Film de SF horrifique qui s’autorise des dérapages gore, Le monstre immortel (Caltiki) est une série B diablement efficace, et ceci malgré des effets spéciaux largement dépassés. Le savoir-faire de Freda et de Bava fait encore merveille.
Synopsis : Lors d’une expédition dans un ancien temple Maya, des archéologues découvrent la statue millénaire de Caltiki, la déesse de la mort. Un monstre surgit et s’en prend à un membre de l’équipe, lui greffant une substance gélatineuse. Au même moment, la comète Arsinoé passe près de la Terre, augmentant la radioactivité. La masse informe grossit progressivement, ravageant tout sur son passage.
Un pillage en règle de deux gros succès de la fin des années 50
Critique : Après avoir signé les films gothiques Le château des amants maudits (1956) et Les vampires (1957), le réalisateur populaire Riccardo Freda envisage d’aborder un autre genre à la mode, à savoir la science-fiction horrifique. Il reçoit l’accord du producteur Nello Santi de la Galatea Film pour écrire un script avec son complice Mario Bava qui serait un mélange de quelques œuvres américaines ayant cartonné au box-office international.
C’est ainsi que les deux hommes et le scénariste Filippo Sanjust se mettent au travail en pillant deux gros succès récents. Ils reprennent la structure scénaristique du Monstre (Guest, 1955) et de sa suite La marque (Guest, 1957), en mélangeant le tout avec une créature très proche – pour ne pas dire identique – à celle de Danger planétaire (Yeaworth Jr., 1958), plus connu sous son titre original The Blob. Si l’on ajoute à cela l’utilisation par l’armée de lance-flammes que l’on croirait tout droit sortis de La chose d’un autre monde (Nyby, Hawks, 1951), on se retrouve donc avec Le monstre immortel (Caltiki) face à un cas évident de pillage comme seul savait le faire le cinéma bis italien de l’époque.

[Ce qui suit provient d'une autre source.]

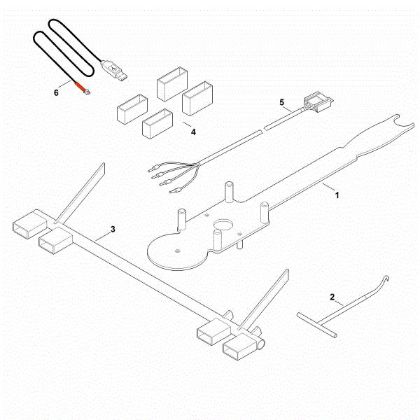 6
4
5
1
3
2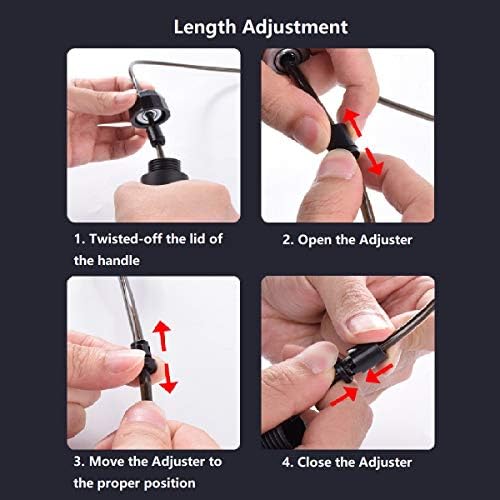 Length Adjustment

1. Twisted-off the lid of the handle

2. Open the Adjuster

3. Move the Adjuster to the proper position

4. Close the Adjuster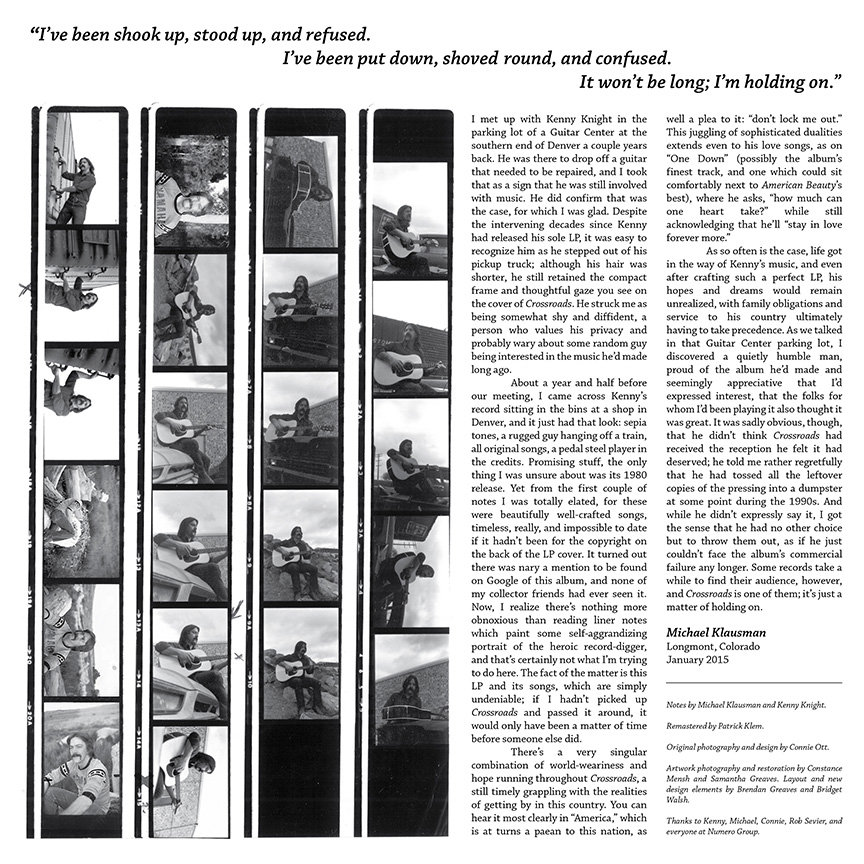 "I've been shook up, stood up, and refused.
I've been put down, shoved round, and confused.
It won't be long; I'm holding on."

I met up with Kenny Knight in the parking lot of a Guitar Center at the southern end of Denver a couple years back. He was there to drop off a guitar that needed to be repaired, and I took that as a sign that he was still involved with music. He did confirm that was the case, for which I was glad. Despite the intervening decades since Kenny had released his sole LP, it was easy to recognize him as he stepped out of his pickup truck; although his hair was shorter, he still retained the compact frame and thoughtful gaze you see on the cover of Crossroads. He struck me as being somewhat shy and diffident, a person who values his privacy and probably wary about some random guy being interested in the music he'd made long ago.

About a year and half before our meeting, I came across Kenny's record sitting in the bins at a shop in Denver, and it just had that look: sepia tones, a rugged guy hanging off a train, all original songs, a pedal steel player in the credits. Promising stuff, the only thing I was unsure about was its 1980 release. Yet from the first couple of notes I was totally elated, for these were beautifully well-crafted songs, timeless, really, and impossible to date if it hadn't been for the copyright on the back of the LP cover. It turned out there was nary a mention to be found on Google of this album, and none of my collector friends had ever seen it. Now, I realize there's nothing more obnoxious than reading liner notes which paint some self-aggrandizing portrait of the heroic record-digger, and that's certainly not what I'm trying to do here. The fact of the matter is this LP and its songs, which are simply undeniable; if I hadn't picked up Crossroads and passed it around, it would only have been a matter of time before someone else did.

There's a very singular combination of world-weariness and hope running throughout Crossroads, a still timely grappling with the realities of getting by in this country. You can hear it most clearly in "America," which is at turns a paean to this nation, as well a plea to it: "don't lock me out." This juggling of sophisticated dualities extends even to his love songs, as on "One Down" (possibly the album's finest track, and one which could sit comfortably next to American Beauty's best), where he asks, "how much can one heart take?" while still acknowledging that he'll "stay in love forever more."

As so often is the case, life got in the way of Kenny's music, and even after crafting such a perfect LP, his hopes and dreams would remain unrealized, with family obligations and service to his country ultimately having to take precedence. As we talked in that Guitar Center parking lot, I discovered a quietly humble man, proud of the album he'd made and seemingly appreciative that I'd expressed interest, that the folks for whom I'd been playing it also thought it was great. It was sadly obvious, though, that he didn't think Crossroads had received the reception he felt it had deserved; he told me rather regretfully that he had tossed all the leftover copies of the pressing into a dumpster at some point during the 1990s. And while he didn't expressly say it, I got the sense that he had no other choice but to throw them out, as if he just couldn't face the album's commercial failure any longer. Some records take a while to find their audience, however, and Crossroads is one of them; it's just a matter of holding on.

Michael Klausman
Longmont, Colorado
January 2015

Notes by Michael Klausman and Kenny Knight.

Remastered by Patrick Klem.

Original photography and design by Connie Ott.

Artwork photography and restoration by Constance Mensh and Samantha Greaves. Layout and new design elements by Brendan Greaves and Bridget Walsh.

Thanks to Kenny, Michael, Connie, Rob Sevier, and everyone at Numero Group.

Une ambiance mystérieuse, sublimée par des éclairages expressionnistes
Si l’origine malhonnête du projet ne fait aucun doute, force est d’admettre que le résultat final est tout à fait méritoire, puisque Riccardo Freda, puis Mario Bava qui a tourné une grande partie du film, ont apporté leur goût pour le macabre qui était déjà présent dans leurs œuvres précédentes. Du coup, Le monstre immortel (Caltiki) s’avère sans doute moins bon que Le monstre (Guest, 1955), mais nettement supérieur au médiocre Blob (1958).
Fonçant bille en tête, les deux coréalisateurs ne s’embarrassent guère de longs discours, là où la plupart des films de SF de l’époque étaient très bavards et donc ennuyeux. Freda et Bava nous plongent immédiatement dans l’action par une première partie mystérieuse à souhait. L’ambiance y est tendue, sublimée par des éclairages expressionnistes magnifiques signés Mario Bava et une tendance au gore qui était plutôt rare à l’époque dans les produits anglosaxons.

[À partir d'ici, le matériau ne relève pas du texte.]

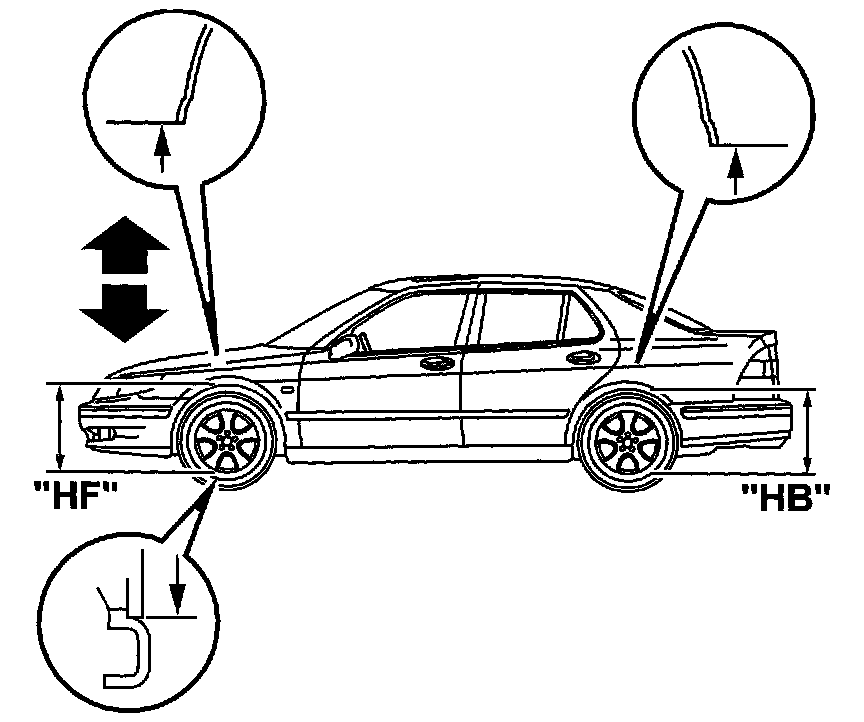 "HF"

"HB"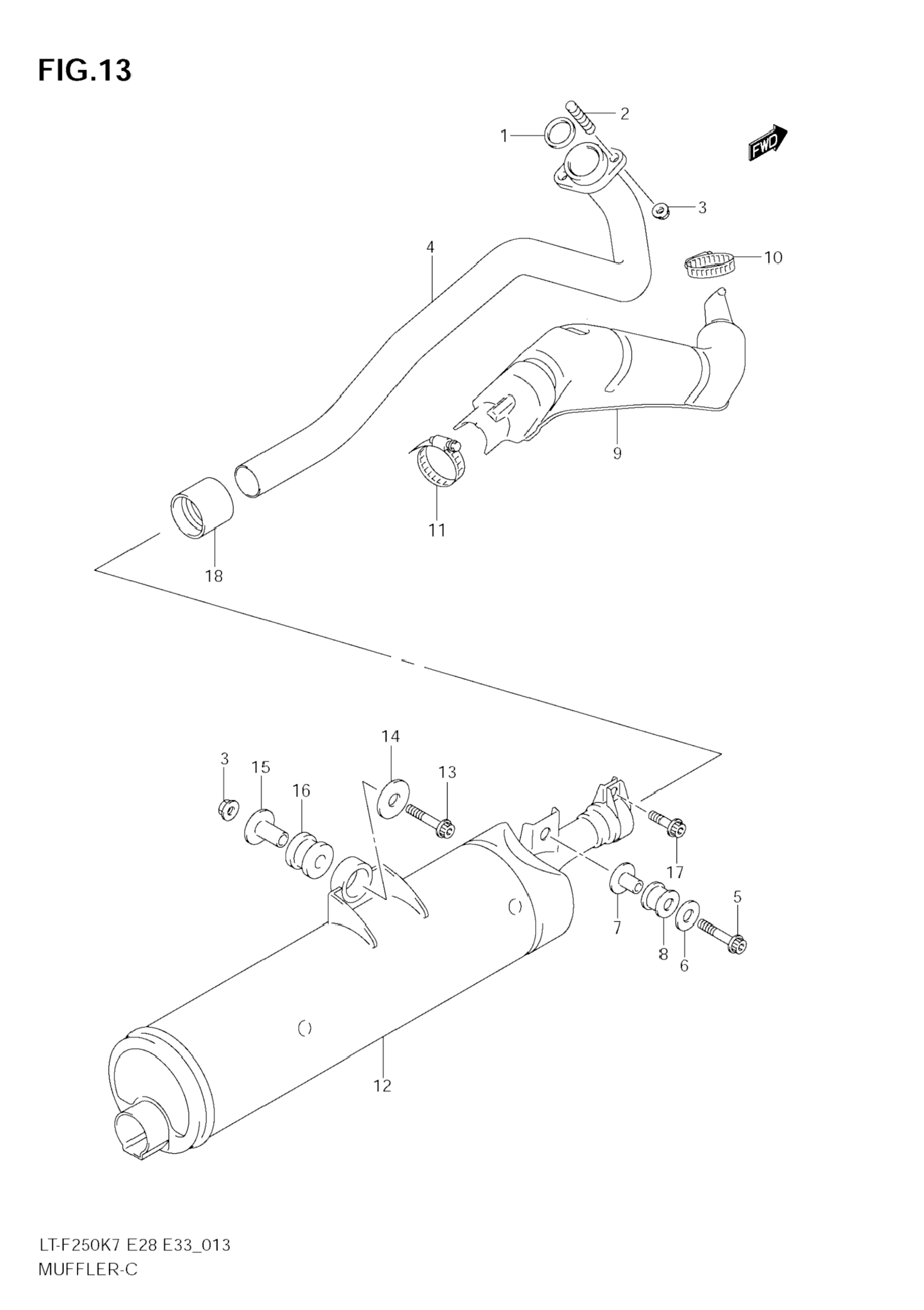 FIG.13

2
1
FWD
3
4
10
9
11
18

14
3
15
16
13
17
5
7
8
6
12

LT-F250K7 E28 E33_013
MUFFLER-C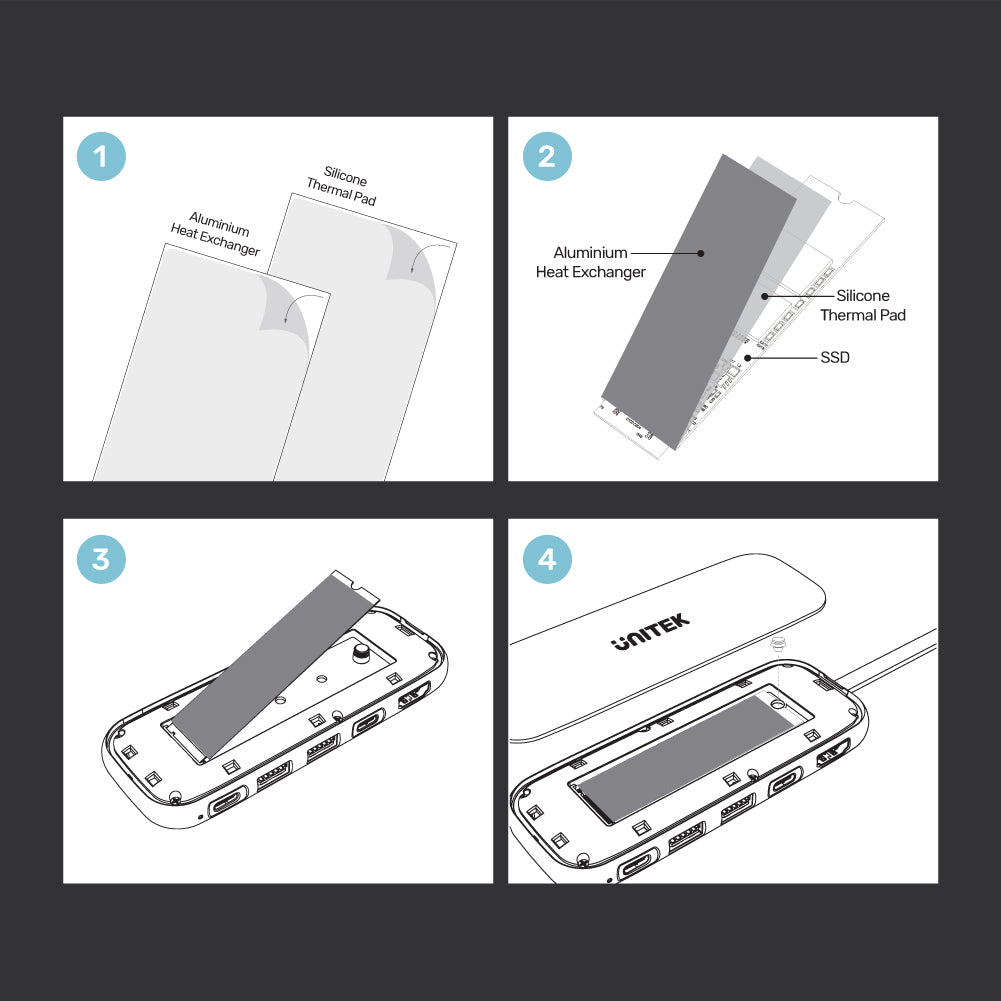 1

Aluminium Heat Exchanger

Silicone Thermal Pad

2

Aluminium Heat Exchanger

Silicone Thermal Pad

SSD

3

4

UNITEK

Des effets spéciaux rudimentaires, mais non dénués de charme
Particulièrement macabre par ses décors, parfois très violent et mille fois plus osé que le moindre film américain, ce produit hybride respire l’amour du travail bien fait, et ceci malgré la minceur du budget. Bien entendu, au vu des restrictions budgétaires, les effets spéciaux sont parfois rudimentaires. Ainsi, certains chars sont clairement des jouets en plastique et les miniatures sont parfois très visibles, mais cela ne nous empêche pas de prendre plaisir à cette bande horrifique très efficace et assez jubilatoire par-delà ses défauts. On notera d’ailleurs que la totalité des effets ont été encore une fois réalisés par Mario Bava. On peut notamment admirer son talent pour créer la créature étrange, même si elle ressemble parfois à une vieille serpillère.
Au milieu de ce déferlement d’action et de rebondissements, les acteurs n’ont pas grand-chose à interpréter si ce n’est des archétypes. Le pauvre John Merivale n’a clairement pas les épaules pour incarner le héros scientifique. Son manque de charisme est heureusement en partie compensé par le jeu correct de Didi Perego dont ce fut l’un des premiers rôles à l’écran. On apprécie également l’interprétation hallucinée de l’acteur allemand Gérard Herter qui fait un antagoniste vraiment inquiétant.
Petit film d’exploitation vraiment bien troussé, le métrage n’a pas eu un grand succès en Italie, mais est parvenu jusque sur les écrans français sous le titre Le monstre immortel, avec en sous-titre Caltiki. Depuis cette époque, le métrage a été réédité en vidéo sous le titre Caltiki, le monstre immortel, comme récemment chez Artus Films. L’occasion rêvée de redécouvrir cette œuvre mineure, mais encore très efficace, pour peu que l’on accepte les limites de ses effets spéciaux bricolés.